# Datasets

Datasets in this submission were tokenized with [moses](https://github.com/moses-smt/mosesdecoder/tree/master/scripts/tokenizer), used: `tokenizer.perl` (with pl language) and `deescape-special-chars.perl`.


# Common Crawl

Additional data (used in RoBERTa-small-cc model) were filtered from: [Deduplicated CommonCrawl Text](http://statmt.org/ngrams/deduped/) and [WikiMatrix](https://github.com/facebookresearch/LASER/tree/master/tasks/WikiMatrix). Filtering was done using [kenlm](https://kheafield.com/code/kenlm/) model with very strict conditions (like: omission of short sentences, containing 80% of tokens from the training set).


# Pretrained models

Each model were trained for 5 epochs (base on RoBERTa architecture with: 512 sequnece length, 60000 vocab size - byte level BPE) - pretrained models are saved in the `models/pretrained` directory:
- RoBERTa-small - 4 layers, embedding dimension 256
- RoBERTa-small-cc - 4 layers, embedding dimension 256, additional training set includes Common Crawl data (the amount of data is the same as training set) - which contains twice the amount of training set (compared to RoBERTa-small)
- RoBERTa-normal - 4 layers, embedding dimension 512
- RoBERTa-big - 8 layers, embedding dimension 512

For pretraining process was used `run_language_modeling.py` scripts from transformers.

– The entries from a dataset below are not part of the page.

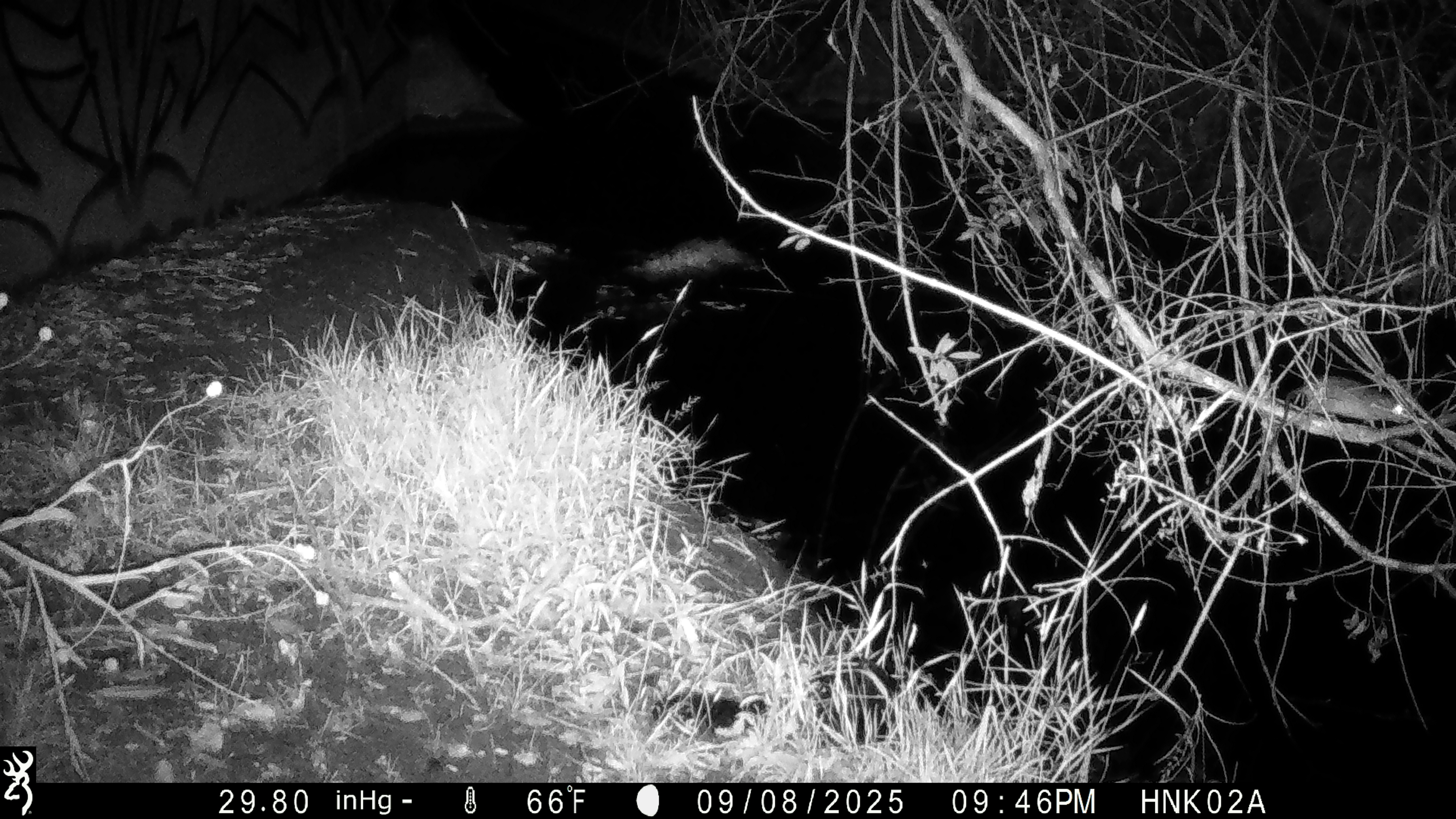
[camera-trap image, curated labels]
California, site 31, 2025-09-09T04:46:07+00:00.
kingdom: Animalia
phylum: Chordata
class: Mammalia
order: Rodentia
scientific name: Rodentia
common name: mouse or rat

# Fine-tune (classifications)
Classification models were train in few settings, outputs contains information (in the file name, e.g. `out-model=small,corpus=base_with_cc,seq_len=256,sliding=False,valid=dev-0.tsv`):
- model={small, normal, big} - type of model used
- corpus={base, base_with_cc} - base = actual training set (used in the pretrained models), base_with_cc = actual training set with filtered Common Crawl
- seq_len={128, 256, 512} - sequence length of text for classifier
- sliding={False, True} - True = text will be split using a sliding window (equal to the sequence length) and each window will be assigned the label from the original text, during evaluation and prediction, the predictions for each window will be the final prediction on each sample (read more in `simpletransformers` and options: `sliding_window`/`stride`)
- valid={dev-0, dev-1, dev-0-dev-1} - validation data, dev-0-dev-1 = concatenated dev-0 and dev-1 into into one

Each models should be trained in different directories or change `cache_dir` (in training script arguments) for each training process. Each models were trained for 5 epochs (usually model after 2/3 epoch was the best).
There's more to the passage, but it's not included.